Les transports bénéficient pourtant d'une des plus grosses enveloppes du plan de relance, ce que le ministre chargé des transports n’a pas manqué de rappeler. "Et des clauses de revoyure sont prévues pour gérer les impacts du second confinement". Jean-Baptiste Djebbari est aussi venu avec une bonne nouvelle : le lancement du quatrième appel à projets pour promouvoir les transports collectifs et la mobilité durable. Le dernier appel à projets transports en commun en site propre (TCSP) remonte à près de huit ans. Cette nouvelle édition très attendue a été annoncée en début d’année puis elle aussi retardée (voir notre article du 21 janvier dernier). Spécificité de ce 4e appel à projets qui se clôturera au printemps prochain, "son volet consacré au développement des pôles d'échanges multimodaux, dont le président a d’ailleurs parlé lors sa rencontre avec les membres de la Convention citoyenne pour le climat, et des bonus accordés aux projets de dessertes en transports en commun des quartiers prioritaires de la politique de la ville et à ceux contribuant à l’amélioration de la qualité de l’air", détaille-t-il. Le ministre a par ailleurs annoncé lors d’un comité ministériel pour le développement et l’innovation, qui s’est tenu à Paris ce même jour, la mise en place dès janvier prochain dans le cadre de France Relance d’un bonus pour l’achat de véhicules lourds électriques et hydrogène. Il s’élève à 30.000 euros pour les bus et cars.

Un scénario d’adaptation de l’offre

Aux soutiens financiers et aux craintes si l’offre est réduite - "des AOM disent devoir geler ou reporter leurs investissements, ce qui ne sera pas sans conséquences sur l’industrie et le développement économique des territoires", dixit Louis Nègre – s’ajoute l’enjeu environnemental car sans retour en grâce des transports collectifs et une confiance renouvelée des voyageurs, il sera difficile de rentrer dans les clous de Bruxelles sur le dossier de la qualité de l'air (voir notre article sur ce contentieux le 30 octobre dernier). Non sans se comparer aux voisins européens, un scénario crédible ainsi s’affine, celui d’un plafond difficile à franchir de 10 à 20% en moins de fréquentation, à considérer dans la durée. Mohamed Mezghani (UITP) évoque à ce sujet une étude australienne estimant qu’il faudra sept années pour que le secteur renoue avec la croissance. 

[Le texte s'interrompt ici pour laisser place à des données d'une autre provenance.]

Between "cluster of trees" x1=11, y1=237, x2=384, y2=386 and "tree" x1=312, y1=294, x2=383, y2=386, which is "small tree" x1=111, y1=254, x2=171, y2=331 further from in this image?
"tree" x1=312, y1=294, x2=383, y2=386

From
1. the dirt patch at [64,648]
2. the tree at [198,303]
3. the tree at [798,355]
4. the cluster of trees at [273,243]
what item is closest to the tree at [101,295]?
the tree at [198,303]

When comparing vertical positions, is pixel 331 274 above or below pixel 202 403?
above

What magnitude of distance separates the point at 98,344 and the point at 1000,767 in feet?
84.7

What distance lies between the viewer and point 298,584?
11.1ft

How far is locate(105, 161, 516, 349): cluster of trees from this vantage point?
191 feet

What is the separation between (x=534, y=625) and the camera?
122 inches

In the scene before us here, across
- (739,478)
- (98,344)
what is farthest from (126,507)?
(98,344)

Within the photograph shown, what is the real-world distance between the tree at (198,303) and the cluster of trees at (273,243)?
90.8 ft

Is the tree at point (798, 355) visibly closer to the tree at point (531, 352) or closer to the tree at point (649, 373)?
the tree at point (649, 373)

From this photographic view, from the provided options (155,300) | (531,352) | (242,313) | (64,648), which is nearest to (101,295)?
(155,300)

A partir de là, rien n’empêche d’échafauder des pistes d'avenir pour le transport public de demain. Du côté des sources de financement revient sur la table le péage urbain, un serpent de mer qui pour mémoire avait été retiré in extremis du projet de loi d'orientation sur les mobilités (LOM). Du côté de l’offre, Thierry Mallet remonte la piste d’un redéploiement en périphérie, c’est-à-dire "moins d’offre dans les centres-villes où les modes doux ont pris le pas et plus là où il en manque toujours, où on est sûr de trouver des clients et où il y a un risque de ruptures sociale et territoriale". Un meilleur partage de la voirie et l’articulation entre transports publics et vélo sont aussi mis en avant, "les deux modes ayant un objectif commun, à savoir diminuer la part de l'automobile qui occupe en ville 50 à 60% de l'espace public", assène l’UTP.

Se déplacer moins mais mieux

Autre levier, peu nouveau mais qui revient à petits pas sur le devant de la scène sans que son efficacité n’ait d’ailleurs été démontrée, ni explorée à fond, le lissage des heures de pointe corrélé à une désynchronisation des horaires d’entrée et de sortie d’établissements scolaires. Lycéens et étudiants sont de grands consommateurs de transports. Si ajuster l’offre en fonction de leur fréquentation est loin d’être anecdotique, "cela peut se travailler en dialogue avec les pôles universitaires", motive Anne Gérard, présidente du GIE Objectif transport public, organisateur de l'événement. La conseillère régionale déléguée de la région Nouvelle-Aquitaine invite enfin à réinvestir, au-delà d’une logique de capacité, les questions de sûreté et de confort, à réfléchir à ne plus seulement dimensionner l’offre selon les pics de fréquentation et à s'autoriser ainsi, à terme, le luxe de "moins de déplacements, mais dans de meilleures conditions".